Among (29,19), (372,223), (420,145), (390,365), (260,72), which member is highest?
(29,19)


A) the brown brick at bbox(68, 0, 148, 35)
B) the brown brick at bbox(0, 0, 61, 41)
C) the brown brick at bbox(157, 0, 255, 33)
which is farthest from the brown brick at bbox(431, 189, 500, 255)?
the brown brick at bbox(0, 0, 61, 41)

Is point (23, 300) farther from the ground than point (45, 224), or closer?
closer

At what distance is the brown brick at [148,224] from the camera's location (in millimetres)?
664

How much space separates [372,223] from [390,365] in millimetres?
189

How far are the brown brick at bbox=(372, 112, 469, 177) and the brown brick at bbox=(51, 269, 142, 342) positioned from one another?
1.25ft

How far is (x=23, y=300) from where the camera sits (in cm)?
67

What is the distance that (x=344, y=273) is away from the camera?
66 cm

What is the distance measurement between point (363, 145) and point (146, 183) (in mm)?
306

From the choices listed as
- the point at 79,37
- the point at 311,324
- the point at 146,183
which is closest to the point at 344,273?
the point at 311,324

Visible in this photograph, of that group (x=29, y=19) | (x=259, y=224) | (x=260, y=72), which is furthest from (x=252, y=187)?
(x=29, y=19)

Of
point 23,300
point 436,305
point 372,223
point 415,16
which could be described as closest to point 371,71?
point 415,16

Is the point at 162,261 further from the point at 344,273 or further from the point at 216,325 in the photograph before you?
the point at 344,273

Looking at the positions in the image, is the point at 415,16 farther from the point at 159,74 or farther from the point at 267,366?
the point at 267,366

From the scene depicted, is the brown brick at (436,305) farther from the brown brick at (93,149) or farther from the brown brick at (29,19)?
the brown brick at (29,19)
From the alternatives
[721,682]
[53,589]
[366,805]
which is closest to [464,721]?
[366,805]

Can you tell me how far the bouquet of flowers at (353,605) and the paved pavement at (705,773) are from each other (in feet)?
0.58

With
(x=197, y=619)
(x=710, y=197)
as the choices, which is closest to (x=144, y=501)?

#####

(TASK OBJECTIVE) Rewrite every item above, replacing "millimetres" with "millimeters" and keeping all other wording the same.

(EXERCISE RESPONSE)
Among (29,19), (372,223), (420,145), (390,365), (260,72), which member is highest?
(29,19)


A) the brown brick at bbox(68, 0, 148, 35)
B) the brown brick at bbox(0, 0, 61, 41)
C) the brown brick at bbox(157, 0, 255, 33)
which is farthest from the brown brick at bbox(431, 189, 500, 255)?
the brown brick at bbox(0, 0, 61, 41)

Is point (23, 300) farther from the ground than point (45, 224), or closer?
closer

At what distance is the brown brick at [148,224] from the camera's location (in millimeters)?
664

How much space separates [372,223] from [390,365] in millimeters?
189

How far are the brown brick at bbox=(372, 112, 469, 177) and the brown brick at bbox=(51, 269, 142, 342) positioned from one another?
1.25ft

How far is (x=23, y=300) from where the camera sits (in cm)?
67

What is the distance that (x=344, y=273) is away from the camera?
66 cm

What is the distance measurement between point (363, 145) and point (146, 183) (in mm)?
306

From the choices listed as
- the point at 79,37
- the point at 311,324
- the point at 146,183
which is closest to the point at 344,273?
the point at 311,324

Visible in this photograph, of that group (x=29, y=19) | (x=259, y=224) | (x=260, y=72), which is furthest from (x=252, y=187)?
(x=29, y=19)

Of
point 23,300
point 436,305
point 372,223
point 415,16
which could be described as closest to point 371,71?
point 415,16

Is the point at 162,261 further from the point at 344,273 or further from the point at 216,325 in the photograph before you?
the point at 344,273

Looking at the positions in the image, is the point at 415,16 farther from the point at 159,74 or farther from the point at 267,366?
the point at 267,366

From the scene depicted, is the brown brick at (436,305) farther from the brown brick at (93,149) or farther from the brown brick at (29,19)?
the brown brick at (29,19)
From the alternatives
[721,682]
[53,589]
[366,805]
which is closest to [464,721]?
[366,805]

Can you tell me how far the bouquet of flowers at (353,605) and the paved pavement at (705,773) are from each other (in feet)?
0.58

With
(x=197, y=619)
(x=710, y=197)
as the choices, which is closest to (x=144, y=501)?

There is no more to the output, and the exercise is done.